Alchemical Bonds

In their adoptive Mexico, Leonora Carrington, Kati Horna and Remedios Varo quickly formed a lifelong, almost familial connection thanks to their shared Surrealist proclivities and fascination with the occult arts – leading to the trio earning the nickname ‘the three witches’ among their coterie. Now that a long-overdue survey of the lattermost artist has hit the Art Institute of Chicago, there’s no better time to brush up on the mutual influence of these weird sisters
Remedios Varo El Flautista 1955. Courtesy Museo de Arte Moderno
Remedios Varo, El Flautista, 1955. Courtesy Museo de Arte Moderno

‘Houses are really bodies. We connect ourselves with walls, roofs, and objects just as we hang on to our livers, skeletons, flesh and blood streams.’ So wrote Leonora Carrington, one of the ‘three witches’ of Surrealism that found friendship in Mexico City, following a mass exodus of artists, writers and poets fleeing war-torn Europe at the dawn of the 1940s. Her adopted compatriots were Remedios Varo and Kati Horna, who together created a visual language that spoke to their shared interest in the practices of the arcane and the occult, where celestial beings and disembodied spirits exist in a realm that is nevertheless rooted in a ‘reality’ of disquieting domesticity.

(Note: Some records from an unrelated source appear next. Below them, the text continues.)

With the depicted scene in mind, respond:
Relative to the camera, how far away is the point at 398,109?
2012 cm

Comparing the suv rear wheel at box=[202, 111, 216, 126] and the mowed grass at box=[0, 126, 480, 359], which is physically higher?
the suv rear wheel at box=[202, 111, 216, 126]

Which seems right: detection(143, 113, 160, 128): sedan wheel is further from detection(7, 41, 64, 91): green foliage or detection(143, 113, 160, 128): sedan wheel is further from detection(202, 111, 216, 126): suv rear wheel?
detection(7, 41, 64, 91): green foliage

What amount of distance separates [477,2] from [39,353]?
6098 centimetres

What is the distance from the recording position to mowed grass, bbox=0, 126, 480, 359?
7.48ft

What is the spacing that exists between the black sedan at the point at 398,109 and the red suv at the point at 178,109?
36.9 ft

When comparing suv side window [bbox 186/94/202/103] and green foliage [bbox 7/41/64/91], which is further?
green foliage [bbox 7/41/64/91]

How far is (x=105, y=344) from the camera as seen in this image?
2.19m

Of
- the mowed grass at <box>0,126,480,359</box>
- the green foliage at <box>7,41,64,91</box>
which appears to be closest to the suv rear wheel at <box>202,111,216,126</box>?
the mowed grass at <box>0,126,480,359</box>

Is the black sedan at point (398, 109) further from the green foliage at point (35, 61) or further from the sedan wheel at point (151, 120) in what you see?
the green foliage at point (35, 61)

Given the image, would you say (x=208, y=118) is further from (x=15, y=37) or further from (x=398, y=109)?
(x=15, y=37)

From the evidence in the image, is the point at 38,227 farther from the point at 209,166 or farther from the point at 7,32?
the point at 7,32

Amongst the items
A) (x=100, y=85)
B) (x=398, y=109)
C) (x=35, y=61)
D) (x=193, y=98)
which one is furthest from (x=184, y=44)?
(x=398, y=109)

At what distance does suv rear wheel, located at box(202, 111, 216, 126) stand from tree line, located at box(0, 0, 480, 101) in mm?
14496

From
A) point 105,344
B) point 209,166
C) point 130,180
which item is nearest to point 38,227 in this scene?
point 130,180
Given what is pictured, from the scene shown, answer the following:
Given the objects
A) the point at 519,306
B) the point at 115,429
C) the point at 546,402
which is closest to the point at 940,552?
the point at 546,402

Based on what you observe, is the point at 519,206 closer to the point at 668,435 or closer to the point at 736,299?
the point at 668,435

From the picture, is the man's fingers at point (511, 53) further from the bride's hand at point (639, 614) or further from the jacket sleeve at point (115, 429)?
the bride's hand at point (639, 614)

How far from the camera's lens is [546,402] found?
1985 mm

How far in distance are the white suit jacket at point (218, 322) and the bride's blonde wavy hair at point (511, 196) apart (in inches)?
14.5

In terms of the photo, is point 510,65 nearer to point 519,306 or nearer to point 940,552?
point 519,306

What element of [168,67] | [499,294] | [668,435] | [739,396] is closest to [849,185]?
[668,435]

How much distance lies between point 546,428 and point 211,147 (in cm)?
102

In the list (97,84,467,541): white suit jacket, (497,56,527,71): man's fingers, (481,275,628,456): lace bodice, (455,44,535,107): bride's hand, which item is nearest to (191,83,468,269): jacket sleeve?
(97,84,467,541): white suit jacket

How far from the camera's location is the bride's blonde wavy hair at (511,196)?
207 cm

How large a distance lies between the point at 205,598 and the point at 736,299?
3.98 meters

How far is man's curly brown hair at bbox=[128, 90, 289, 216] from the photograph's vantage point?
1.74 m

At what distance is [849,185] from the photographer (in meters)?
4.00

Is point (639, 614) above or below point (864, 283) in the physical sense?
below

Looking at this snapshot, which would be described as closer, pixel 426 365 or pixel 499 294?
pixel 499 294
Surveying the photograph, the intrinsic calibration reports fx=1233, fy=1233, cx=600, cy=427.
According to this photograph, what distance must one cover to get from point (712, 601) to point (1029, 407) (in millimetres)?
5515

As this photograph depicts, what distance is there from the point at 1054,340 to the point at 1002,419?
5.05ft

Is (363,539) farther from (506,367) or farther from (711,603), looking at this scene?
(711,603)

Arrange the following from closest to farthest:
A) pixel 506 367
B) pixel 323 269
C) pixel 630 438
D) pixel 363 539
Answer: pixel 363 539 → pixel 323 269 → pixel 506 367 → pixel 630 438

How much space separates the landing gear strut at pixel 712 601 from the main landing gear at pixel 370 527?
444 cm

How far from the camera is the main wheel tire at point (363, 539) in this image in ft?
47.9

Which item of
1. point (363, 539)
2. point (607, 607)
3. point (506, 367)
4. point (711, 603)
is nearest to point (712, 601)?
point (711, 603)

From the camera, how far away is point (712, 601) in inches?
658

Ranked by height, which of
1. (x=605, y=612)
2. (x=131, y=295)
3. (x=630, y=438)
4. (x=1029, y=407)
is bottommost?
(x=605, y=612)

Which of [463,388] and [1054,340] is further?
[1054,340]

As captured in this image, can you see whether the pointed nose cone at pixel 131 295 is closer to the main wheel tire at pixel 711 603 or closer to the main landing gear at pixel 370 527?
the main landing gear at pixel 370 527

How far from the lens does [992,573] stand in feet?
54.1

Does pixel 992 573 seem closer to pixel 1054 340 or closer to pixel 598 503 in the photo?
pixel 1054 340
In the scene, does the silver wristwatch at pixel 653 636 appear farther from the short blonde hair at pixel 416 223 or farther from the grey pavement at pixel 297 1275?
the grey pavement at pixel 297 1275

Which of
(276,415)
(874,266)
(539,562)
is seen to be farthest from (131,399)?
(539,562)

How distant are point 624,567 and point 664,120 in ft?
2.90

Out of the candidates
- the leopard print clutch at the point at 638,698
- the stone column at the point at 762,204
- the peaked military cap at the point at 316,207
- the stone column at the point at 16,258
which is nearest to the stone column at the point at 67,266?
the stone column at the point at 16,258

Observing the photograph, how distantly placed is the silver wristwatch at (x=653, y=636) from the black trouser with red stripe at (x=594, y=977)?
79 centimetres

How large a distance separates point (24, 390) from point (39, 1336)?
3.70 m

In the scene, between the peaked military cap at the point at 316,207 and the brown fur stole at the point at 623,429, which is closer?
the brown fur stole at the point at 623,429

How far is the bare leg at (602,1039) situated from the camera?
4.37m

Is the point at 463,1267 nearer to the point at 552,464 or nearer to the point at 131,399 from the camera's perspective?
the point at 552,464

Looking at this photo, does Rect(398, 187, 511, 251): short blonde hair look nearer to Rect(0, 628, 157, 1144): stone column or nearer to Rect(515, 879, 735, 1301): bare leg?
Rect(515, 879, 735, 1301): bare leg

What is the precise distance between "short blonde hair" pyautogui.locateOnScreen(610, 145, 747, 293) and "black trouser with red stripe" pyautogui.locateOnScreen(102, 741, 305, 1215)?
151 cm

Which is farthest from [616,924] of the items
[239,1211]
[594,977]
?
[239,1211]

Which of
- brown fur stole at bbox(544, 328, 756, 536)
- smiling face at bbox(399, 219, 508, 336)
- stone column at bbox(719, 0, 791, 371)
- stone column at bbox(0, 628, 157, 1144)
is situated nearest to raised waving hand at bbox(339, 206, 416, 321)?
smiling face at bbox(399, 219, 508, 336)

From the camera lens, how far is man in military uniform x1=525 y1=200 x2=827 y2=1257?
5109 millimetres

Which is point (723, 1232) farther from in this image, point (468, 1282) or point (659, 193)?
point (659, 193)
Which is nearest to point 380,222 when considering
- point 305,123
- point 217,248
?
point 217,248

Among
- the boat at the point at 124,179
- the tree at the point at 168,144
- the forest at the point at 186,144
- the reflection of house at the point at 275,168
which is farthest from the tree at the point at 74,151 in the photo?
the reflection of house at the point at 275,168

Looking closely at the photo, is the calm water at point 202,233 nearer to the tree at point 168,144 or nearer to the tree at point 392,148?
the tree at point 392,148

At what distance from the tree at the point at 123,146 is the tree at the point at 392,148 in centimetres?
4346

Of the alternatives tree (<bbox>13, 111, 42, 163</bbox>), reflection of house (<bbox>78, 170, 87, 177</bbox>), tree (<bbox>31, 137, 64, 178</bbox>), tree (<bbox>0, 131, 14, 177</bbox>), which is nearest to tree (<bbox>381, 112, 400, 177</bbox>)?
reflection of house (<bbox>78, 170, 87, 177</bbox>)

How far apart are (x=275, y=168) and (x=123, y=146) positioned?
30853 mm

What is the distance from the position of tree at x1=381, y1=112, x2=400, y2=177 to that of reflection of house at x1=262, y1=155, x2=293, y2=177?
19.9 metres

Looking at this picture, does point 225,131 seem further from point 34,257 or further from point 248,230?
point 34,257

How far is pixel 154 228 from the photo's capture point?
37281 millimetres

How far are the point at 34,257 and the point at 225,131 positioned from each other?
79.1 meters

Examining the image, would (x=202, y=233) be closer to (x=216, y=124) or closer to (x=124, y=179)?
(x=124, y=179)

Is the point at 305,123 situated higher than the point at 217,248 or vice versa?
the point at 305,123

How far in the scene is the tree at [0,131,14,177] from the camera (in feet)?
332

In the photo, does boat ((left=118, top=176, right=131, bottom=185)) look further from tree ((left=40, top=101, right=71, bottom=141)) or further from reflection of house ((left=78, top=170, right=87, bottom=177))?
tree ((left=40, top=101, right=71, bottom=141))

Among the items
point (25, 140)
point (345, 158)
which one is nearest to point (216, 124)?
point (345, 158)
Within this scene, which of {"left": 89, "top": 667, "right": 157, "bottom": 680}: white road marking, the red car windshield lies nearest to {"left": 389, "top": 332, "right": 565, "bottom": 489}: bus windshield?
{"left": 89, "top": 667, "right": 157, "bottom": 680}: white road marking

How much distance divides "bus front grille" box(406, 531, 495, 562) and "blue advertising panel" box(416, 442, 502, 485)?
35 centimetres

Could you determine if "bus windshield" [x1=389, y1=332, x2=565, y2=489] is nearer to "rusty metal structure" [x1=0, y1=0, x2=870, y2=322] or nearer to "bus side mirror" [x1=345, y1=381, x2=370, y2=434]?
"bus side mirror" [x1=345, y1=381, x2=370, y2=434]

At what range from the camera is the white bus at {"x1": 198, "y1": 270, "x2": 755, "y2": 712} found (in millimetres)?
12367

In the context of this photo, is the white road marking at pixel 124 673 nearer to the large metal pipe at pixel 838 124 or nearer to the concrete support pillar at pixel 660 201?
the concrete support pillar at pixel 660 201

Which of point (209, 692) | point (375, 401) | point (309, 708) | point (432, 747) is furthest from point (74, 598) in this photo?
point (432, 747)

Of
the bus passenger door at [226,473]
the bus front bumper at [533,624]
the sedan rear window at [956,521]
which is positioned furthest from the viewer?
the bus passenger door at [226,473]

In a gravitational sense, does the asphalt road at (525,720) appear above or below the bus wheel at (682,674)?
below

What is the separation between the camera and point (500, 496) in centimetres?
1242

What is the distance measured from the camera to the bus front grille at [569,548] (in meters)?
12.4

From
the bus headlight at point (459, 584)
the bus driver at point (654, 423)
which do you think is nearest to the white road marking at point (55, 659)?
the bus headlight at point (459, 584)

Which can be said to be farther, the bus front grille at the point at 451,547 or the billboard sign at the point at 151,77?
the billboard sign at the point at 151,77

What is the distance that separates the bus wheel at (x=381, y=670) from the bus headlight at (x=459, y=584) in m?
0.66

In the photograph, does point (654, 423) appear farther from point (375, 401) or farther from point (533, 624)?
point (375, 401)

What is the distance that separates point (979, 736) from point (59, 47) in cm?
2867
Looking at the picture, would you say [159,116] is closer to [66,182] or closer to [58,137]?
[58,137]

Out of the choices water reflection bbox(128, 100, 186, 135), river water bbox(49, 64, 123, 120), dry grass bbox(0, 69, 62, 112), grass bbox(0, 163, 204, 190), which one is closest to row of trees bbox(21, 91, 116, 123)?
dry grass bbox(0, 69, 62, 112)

The trio began their lives in disparate places, yet they all resisted societal expectations to conform. Carrington railed again the constraints of a privileged childhood in the north of England, running away to Paris and soon taking up with her lover, fellow Surrealist Max Ernst. After suffering a psychological breakdown, she was interned at a facility in Santander (the echoes of this experience are evident in her work) before leaving for Mexico in 1943, by way of New York.

Varo, on the other hand, was raised in Madrid. Her academic training included enrolment at the San Fernando fine arts academy – a rare feat for a woman at the time – where she studied the works of Bosch and Goya. Her father was a hydraulic engineer, who taught her advanced mathematics and technical drawing abilities that are more than evident in her beautifully articulated worlds of mystical machinations and imagined architecture. She too moved to Paris, to escape the Spanish civil war and seek out the Surrealist circle that represented the antithesis of her formal studies. Following imprisonment on suspected espionage charges, she fled France for Mexico in 1941.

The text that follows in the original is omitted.